▽

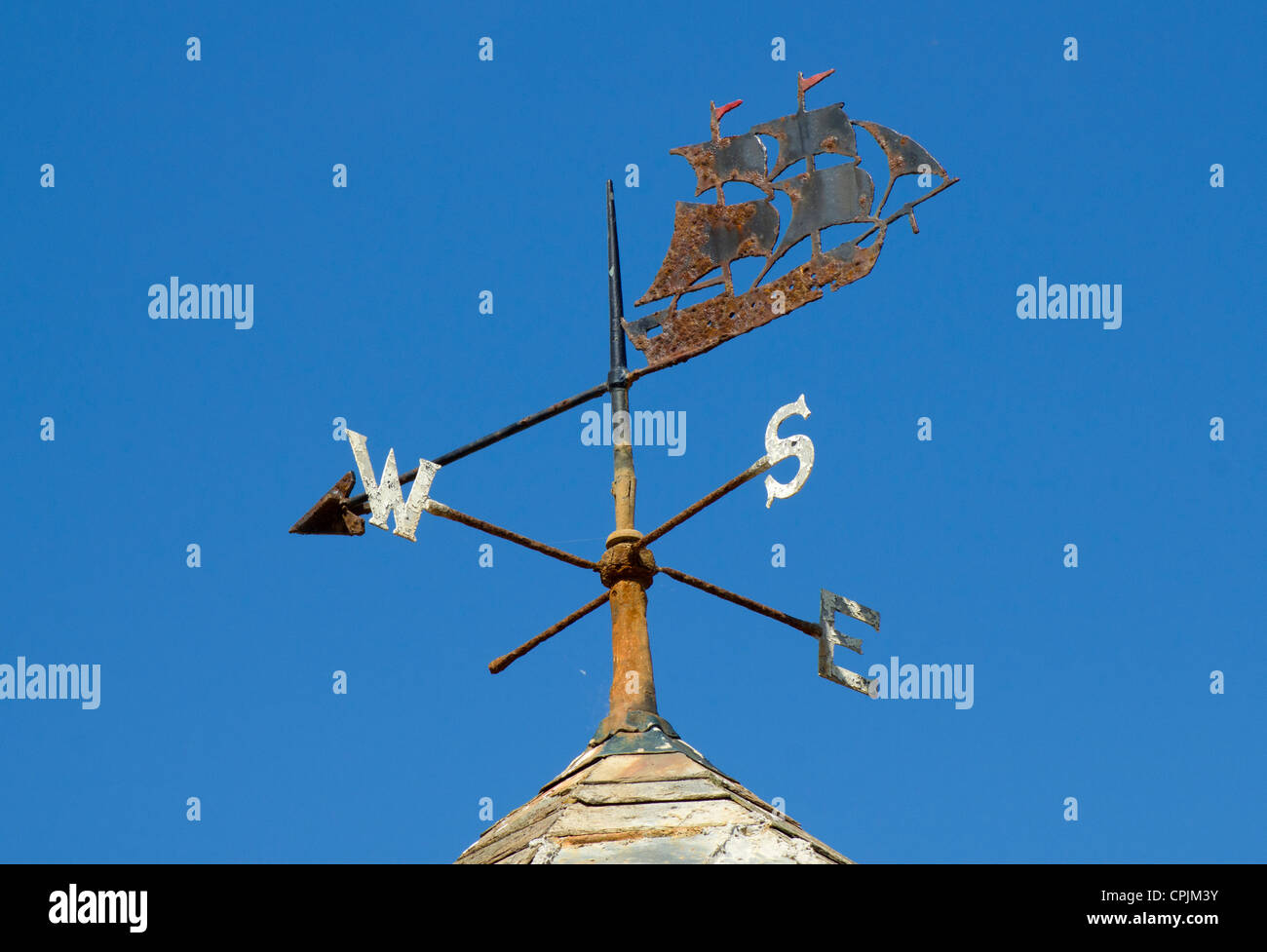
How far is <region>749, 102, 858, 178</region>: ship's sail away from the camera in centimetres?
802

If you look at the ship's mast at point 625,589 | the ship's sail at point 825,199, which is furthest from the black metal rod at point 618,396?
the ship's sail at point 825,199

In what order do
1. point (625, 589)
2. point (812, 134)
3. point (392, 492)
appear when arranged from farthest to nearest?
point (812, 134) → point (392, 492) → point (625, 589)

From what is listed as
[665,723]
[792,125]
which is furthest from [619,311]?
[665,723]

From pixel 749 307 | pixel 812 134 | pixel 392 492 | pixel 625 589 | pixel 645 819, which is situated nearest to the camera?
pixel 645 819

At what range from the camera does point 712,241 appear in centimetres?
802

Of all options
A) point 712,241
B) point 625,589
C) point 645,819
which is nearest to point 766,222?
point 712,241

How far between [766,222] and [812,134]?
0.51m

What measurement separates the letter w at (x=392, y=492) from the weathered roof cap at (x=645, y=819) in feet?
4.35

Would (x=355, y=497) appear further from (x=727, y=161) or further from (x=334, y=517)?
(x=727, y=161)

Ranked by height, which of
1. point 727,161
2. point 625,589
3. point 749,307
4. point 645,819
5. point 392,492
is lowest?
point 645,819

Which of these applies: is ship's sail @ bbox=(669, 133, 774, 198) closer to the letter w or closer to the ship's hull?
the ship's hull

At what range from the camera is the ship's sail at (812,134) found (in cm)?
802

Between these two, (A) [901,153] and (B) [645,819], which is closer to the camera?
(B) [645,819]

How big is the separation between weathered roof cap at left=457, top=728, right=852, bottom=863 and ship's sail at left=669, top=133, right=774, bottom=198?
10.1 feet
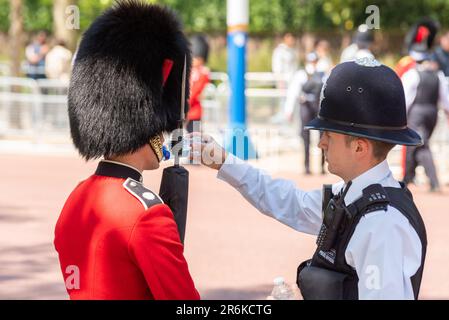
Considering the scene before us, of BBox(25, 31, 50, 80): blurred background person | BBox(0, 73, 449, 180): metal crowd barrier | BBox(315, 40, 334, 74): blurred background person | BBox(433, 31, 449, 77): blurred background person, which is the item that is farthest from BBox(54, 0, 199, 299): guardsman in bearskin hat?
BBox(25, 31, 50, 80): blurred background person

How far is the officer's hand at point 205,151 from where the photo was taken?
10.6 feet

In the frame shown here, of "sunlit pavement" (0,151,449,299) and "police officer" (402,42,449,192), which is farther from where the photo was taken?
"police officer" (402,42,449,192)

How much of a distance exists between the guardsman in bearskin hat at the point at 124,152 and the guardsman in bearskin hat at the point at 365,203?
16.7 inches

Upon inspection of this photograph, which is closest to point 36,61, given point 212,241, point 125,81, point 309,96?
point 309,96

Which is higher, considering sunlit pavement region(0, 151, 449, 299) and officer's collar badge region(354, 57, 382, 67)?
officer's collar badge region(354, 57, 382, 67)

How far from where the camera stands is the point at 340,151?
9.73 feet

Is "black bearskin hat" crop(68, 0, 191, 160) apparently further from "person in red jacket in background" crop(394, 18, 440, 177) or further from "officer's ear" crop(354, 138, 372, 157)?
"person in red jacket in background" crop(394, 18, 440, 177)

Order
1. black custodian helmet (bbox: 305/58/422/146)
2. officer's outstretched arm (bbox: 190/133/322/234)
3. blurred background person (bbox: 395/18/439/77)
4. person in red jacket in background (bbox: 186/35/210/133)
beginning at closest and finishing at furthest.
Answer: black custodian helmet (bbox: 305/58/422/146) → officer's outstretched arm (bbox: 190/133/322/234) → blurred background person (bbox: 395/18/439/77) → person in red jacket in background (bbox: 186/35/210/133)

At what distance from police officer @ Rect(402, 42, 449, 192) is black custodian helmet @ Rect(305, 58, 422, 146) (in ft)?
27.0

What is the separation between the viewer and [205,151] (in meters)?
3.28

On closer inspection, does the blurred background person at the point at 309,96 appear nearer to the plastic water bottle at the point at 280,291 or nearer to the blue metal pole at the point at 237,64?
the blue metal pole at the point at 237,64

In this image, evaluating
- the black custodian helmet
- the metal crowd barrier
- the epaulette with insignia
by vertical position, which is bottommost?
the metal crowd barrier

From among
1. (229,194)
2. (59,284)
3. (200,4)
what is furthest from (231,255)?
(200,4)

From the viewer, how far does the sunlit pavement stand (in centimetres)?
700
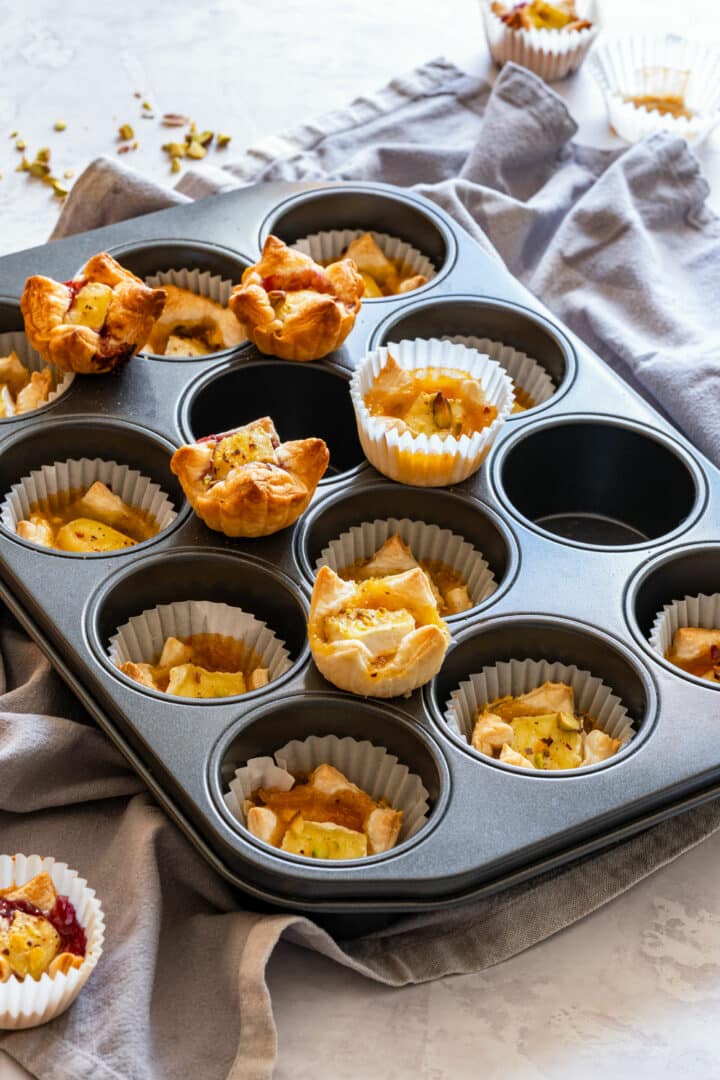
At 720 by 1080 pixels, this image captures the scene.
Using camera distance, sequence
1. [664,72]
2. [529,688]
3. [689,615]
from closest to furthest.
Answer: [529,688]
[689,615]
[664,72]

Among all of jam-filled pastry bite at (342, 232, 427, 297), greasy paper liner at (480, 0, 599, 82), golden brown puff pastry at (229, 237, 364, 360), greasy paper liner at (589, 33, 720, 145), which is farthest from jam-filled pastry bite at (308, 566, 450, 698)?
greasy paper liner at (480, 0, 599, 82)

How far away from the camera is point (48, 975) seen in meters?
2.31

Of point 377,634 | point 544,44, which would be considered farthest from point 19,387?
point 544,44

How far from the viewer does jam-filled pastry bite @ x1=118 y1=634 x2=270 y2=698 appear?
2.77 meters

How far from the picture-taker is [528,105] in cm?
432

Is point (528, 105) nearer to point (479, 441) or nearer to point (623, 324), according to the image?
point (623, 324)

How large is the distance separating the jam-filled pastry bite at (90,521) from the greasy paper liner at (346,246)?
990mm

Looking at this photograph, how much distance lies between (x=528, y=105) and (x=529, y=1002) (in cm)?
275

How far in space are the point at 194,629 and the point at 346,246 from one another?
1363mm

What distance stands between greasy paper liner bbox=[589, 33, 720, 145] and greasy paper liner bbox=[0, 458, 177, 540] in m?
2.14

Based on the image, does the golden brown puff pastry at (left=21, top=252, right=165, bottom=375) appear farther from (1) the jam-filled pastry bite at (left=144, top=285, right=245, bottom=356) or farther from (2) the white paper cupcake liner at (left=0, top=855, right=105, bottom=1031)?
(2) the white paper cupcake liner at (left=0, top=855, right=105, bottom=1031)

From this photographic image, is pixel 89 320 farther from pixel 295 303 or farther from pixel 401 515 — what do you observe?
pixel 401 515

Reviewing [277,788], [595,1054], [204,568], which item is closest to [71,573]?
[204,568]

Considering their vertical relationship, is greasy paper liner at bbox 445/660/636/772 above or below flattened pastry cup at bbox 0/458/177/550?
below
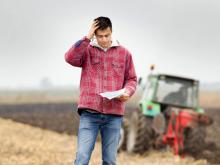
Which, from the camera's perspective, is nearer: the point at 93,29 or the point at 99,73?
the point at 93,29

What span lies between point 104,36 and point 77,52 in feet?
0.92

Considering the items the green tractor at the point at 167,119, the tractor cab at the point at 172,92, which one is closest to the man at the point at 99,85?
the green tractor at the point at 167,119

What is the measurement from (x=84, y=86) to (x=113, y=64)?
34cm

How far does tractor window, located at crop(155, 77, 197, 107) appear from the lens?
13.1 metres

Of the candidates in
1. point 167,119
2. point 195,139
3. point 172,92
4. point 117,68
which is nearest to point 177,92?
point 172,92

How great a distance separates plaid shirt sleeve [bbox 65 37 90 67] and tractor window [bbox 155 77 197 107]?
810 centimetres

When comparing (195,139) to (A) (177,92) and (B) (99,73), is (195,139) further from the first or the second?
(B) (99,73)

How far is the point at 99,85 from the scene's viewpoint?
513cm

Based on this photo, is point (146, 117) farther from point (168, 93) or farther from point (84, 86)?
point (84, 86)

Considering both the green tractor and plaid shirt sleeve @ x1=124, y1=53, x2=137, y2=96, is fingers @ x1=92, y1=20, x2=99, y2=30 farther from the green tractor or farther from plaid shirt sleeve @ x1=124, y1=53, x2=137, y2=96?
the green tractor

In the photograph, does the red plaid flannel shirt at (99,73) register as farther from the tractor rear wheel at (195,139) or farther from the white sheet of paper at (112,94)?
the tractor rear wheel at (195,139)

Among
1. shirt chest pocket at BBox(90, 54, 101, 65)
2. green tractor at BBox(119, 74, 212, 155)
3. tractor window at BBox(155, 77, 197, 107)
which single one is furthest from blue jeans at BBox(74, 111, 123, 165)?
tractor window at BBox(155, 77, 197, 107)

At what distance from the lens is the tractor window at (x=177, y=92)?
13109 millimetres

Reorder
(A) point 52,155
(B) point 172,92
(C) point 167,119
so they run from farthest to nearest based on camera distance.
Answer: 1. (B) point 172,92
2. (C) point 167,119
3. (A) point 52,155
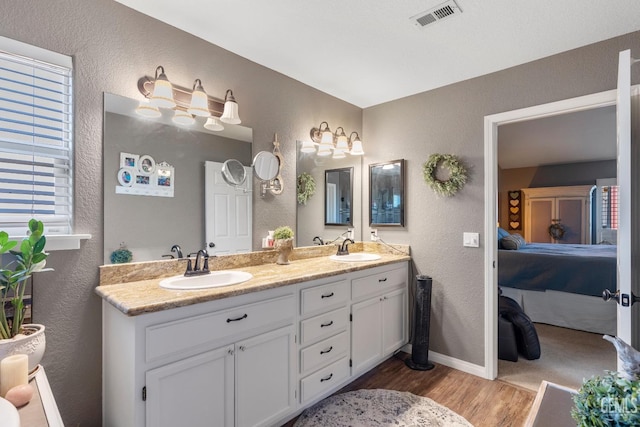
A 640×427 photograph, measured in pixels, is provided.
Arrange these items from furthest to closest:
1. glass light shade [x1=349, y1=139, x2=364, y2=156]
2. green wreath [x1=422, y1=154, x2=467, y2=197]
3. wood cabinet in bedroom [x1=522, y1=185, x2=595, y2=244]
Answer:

△

*Stated task*
Give the entries from the line containing "Considering the scene" through the line containing "Answer: black custodian" as a two-column CSV with the headers text and answer. Use one row per entry, with each value in a single quoted field and line breaks replaced by spaces.

*Result below*
text,answer
"Considering the scene before us, of BBox(25, 31, 50, 80): blurred background person | BBox(0, 73, 449, 180): metal crowd barrier | BBox(315, 40, 334, 74): blurred background person | BBox(433, 31, 449, 77): blurred background person, which is the item that is farthest from BBox(54, 0, 199, 299): guardsman in bearskin hat?","BBox(25, 31, 50, 80): blurred background person"
"How far is the officer's hand at point 205,151 from where the photo was taken?","10.6 feet"
"In the frame shown here, of ""sunlit pavement"" (0,151,449,299) and ""police officer"" (402,42,449,192), which is farther from where the photo was taken?","""police officer"" (402,42,449,192)"
"How much of a distance exists between the guardsman in bearskin hat at the point at 124,152 and the guardsman in bearskin hat at the point at 365,203?","16.7 inches"
"Upon inspection of this photograph, which is closest to point 36,61, given point 212,241, point 125,81, point 309,96?","point 309,96"
"Which is higher, considering sunlit pavement region(0, 151, 449, 299) and officer's collar badge region(354, 57, 382, 67)?","officer's collar badge region(354, 57, 382, 67)"
"How far from where the camera stands is the point at 340,151?","9.73 feet"
"Is ""black bearskin hat"" crop(68, 0, 191, 160) apparently further from ""person in red jacket in background"" crop(394, 18, 440, 177) or further from ""officer's ear"" crop(354, 138, 372, 157)?","""person in red jacket in background"" crop(394, 18, 440, 177)"
"Order 1. black custodian helmet (bbox: 305/58/422/146) 2. officer's outstretched arm (bbox: 190/133/322/234) 3. blurred background person (bbox: 395/18/439/77) 4. person in red jacket in background (bbox: 186/35/210/133) beginning at closest and finishing at furthest. Answer:","black custodian helmet (bbox: 305/58/422/146) → officer's outstretched arm (bbox: 190/133/322/234) → blurred background person (bbox: 395/18/439/77) → person in red jacket in background (bbox: 186/35/210/133)"